You only achieve this answer if you look at Canada and the UK. Even there, it is mostly limited to specialist appointments and elective surgery. When you look at overall wait times for everything (including primary care appointments) , we are very much in the middle of the pack, and when you look at stuff like how long it takes to get an appointment because you are actually sick, we do even worse than the UK.
http://www.commonwealthfund.org/~/media/images/interactives-and-data/chart-maps/chartcart/report/why-not-performance–2008/w/waiting-time-to–among-sicker-adults/slide-image.gif?h=450&w=600
steve,
Not to mention Japan, where wait times are so inconsequential patients usually don’t bother making an appointment. And Japanese are prodigious consumers of health care.
Ben- Yup. I read this stuff a lot and forget that others don’t know this stuff.
Markets don’t work in isolation – the healthcare industry would require massive changes in the structure of the health-care system for markets to have any chance of significant positive effects. Such changes are, to put it charitably, not realistically achievable absent some massive crisis that forces systemic change.
OT– If substantiated, this IG report seems to show that the IRS had more of a focus on liberal groups.
http://thehill.com/blogs/blog-briefing-room/news/353979-inspector-general-irs-may-have-targeted-liberal-groups
Steve
OT – Jeffrey Snider has an article that explains a lot about the financial system and some of its effect on the economy. It is mostly about what is counted as money. It is not specifically about financialization, but non-money acts as money creating the foundation for financialization.
Central Banks Have Run Out of Excuses
The 4th paragraph from the end (emphasis mine):
The first commenter gives his/her concept of money as “liquid dollars”, and this is more or less what I call credit.

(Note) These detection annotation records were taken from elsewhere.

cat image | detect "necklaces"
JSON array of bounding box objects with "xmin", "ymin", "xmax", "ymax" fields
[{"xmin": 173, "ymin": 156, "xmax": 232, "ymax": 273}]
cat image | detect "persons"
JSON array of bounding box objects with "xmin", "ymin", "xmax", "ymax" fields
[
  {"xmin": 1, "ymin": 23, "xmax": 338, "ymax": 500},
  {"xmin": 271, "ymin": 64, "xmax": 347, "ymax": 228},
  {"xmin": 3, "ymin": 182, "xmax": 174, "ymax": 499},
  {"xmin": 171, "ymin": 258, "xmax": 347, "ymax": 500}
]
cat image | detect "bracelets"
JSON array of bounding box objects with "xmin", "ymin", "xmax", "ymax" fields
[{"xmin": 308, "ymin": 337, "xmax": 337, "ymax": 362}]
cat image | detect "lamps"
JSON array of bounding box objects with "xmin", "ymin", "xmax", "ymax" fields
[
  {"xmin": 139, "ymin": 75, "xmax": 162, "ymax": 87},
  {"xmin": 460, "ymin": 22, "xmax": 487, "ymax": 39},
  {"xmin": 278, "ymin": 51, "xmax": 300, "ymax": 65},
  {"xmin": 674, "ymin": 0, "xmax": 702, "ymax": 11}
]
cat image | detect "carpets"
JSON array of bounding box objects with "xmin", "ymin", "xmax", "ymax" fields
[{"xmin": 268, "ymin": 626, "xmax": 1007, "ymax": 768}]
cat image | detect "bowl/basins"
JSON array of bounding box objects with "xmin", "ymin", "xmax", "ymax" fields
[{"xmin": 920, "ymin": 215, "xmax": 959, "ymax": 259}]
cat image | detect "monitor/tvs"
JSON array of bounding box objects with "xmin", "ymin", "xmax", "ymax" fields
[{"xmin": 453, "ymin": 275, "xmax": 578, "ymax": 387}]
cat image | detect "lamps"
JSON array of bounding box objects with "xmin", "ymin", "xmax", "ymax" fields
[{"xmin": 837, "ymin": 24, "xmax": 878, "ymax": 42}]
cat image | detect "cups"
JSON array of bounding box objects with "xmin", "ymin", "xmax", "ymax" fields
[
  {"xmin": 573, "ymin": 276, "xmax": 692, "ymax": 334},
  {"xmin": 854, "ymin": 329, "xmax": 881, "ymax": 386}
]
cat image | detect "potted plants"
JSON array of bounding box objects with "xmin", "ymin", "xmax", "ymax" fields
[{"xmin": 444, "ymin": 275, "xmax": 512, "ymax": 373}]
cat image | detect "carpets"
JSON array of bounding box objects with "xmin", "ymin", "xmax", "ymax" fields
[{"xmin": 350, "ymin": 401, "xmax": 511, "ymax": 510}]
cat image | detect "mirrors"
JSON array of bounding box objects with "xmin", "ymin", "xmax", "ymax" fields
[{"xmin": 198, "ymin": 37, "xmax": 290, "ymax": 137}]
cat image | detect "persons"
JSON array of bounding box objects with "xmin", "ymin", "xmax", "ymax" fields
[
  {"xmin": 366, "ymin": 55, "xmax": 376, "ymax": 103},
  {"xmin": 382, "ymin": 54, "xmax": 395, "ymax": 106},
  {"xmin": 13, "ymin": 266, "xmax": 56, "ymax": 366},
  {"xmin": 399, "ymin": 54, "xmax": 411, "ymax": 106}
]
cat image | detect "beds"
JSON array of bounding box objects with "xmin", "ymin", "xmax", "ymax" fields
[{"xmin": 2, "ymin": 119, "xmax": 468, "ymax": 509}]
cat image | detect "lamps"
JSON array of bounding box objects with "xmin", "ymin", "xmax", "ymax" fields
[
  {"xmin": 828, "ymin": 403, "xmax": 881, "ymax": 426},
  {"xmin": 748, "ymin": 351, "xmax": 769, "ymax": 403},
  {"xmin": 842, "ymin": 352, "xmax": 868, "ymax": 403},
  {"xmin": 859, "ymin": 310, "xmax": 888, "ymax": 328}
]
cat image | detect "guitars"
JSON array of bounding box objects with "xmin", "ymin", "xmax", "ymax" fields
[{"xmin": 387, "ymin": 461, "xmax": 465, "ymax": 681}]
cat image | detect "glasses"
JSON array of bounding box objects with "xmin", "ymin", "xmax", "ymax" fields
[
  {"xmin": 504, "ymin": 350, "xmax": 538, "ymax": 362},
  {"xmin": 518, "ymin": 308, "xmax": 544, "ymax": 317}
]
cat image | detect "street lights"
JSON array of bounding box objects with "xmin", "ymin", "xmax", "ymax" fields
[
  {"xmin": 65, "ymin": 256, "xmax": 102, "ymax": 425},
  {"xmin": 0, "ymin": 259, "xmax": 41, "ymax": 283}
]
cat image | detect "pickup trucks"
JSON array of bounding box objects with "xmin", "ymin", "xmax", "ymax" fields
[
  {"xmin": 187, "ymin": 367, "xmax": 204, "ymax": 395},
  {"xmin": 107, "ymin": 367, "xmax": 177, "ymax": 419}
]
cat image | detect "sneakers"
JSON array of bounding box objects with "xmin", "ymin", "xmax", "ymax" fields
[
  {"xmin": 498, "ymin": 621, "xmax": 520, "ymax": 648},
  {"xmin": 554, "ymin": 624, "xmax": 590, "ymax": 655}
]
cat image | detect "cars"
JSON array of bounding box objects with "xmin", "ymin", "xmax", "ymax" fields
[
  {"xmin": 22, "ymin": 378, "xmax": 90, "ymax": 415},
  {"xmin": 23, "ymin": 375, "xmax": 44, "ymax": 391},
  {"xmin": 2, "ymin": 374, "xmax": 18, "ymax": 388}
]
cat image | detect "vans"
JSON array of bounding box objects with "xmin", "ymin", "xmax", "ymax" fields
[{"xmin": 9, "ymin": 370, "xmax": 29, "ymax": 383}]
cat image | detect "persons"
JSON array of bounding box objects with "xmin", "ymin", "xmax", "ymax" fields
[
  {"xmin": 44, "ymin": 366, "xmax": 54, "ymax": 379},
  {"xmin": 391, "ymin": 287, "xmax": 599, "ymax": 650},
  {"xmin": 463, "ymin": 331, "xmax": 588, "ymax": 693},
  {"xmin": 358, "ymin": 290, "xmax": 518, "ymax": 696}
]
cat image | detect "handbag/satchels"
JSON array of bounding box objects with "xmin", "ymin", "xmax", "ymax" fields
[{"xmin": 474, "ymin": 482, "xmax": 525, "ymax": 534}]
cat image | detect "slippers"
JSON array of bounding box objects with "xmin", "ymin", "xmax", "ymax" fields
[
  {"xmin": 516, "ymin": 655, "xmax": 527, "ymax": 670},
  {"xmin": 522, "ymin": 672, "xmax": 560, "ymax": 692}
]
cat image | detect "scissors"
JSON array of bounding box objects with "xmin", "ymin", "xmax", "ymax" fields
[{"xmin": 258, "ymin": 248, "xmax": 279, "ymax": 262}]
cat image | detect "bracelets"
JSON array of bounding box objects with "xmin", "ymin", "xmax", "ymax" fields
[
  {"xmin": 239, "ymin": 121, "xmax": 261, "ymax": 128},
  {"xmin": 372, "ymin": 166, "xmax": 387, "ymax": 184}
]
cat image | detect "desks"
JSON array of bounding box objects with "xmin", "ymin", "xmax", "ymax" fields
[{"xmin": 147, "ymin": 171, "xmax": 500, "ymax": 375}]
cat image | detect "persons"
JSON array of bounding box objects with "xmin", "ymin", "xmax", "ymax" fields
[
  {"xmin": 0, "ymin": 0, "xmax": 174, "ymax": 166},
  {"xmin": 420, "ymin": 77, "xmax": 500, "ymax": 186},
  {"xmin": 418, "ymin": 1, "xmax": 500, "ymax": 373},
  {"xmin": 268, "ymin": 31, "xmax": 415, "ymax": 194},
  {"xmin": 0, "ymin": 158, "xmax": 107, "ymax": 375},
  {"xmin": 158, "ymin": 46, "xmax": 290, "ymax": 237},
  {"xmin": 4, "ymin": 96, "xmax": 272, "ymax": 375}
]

This is well beyond classical or Keynesian economics (in any form). It is why almost $1,000,000,000 of stimulus did not work and why $5 or $10 trillion would have had little chance of working any better.
You’re short by three 0s.
The reasons that the stimulus had as little effect as it did is an interesting and complicated one. I think that Ben would say that it was far too small, not enough to make up for the shortfall in aggregate demand. Even were one to accept the assumptions, IMO it was poorly timed, went to the wrong people, and spread out over too great a period of time.
However, my own belief is that there was no excess productive capacity because of the bubble. That production was just gone. It had never really existed in the first place. Under Keynesian stimulus increasing spending will only produce stimulus under specific conditions and those conditions didn’t exist.
Dave Schuler: my own belief is that there was no excess productive capacity because of the bubble.
What you could say was that capacity, such as labor, was misallocated. After the bubble burst, there was a lot of excess capacity, as could be seen in rapidly rising unemployment, collapse of oil markets, and so on.
It’s worse than that. The capital investment behind housing construction companies and their equipment didn’t even have salvage value. The capital was just gone.
Dave Schuler: The capital investment behind housing construction companies and their equipment didn’t even have salvage value. The capital was just gone.
There’s always some salvage, but you’re right in that a huge amount of capital was lost, or more particularly, the mark was left holding the bag, while the grifter ran off with the cash.
Nonetheless, you said there was no excess capacity, when that was clearly not the case after the bubble burst.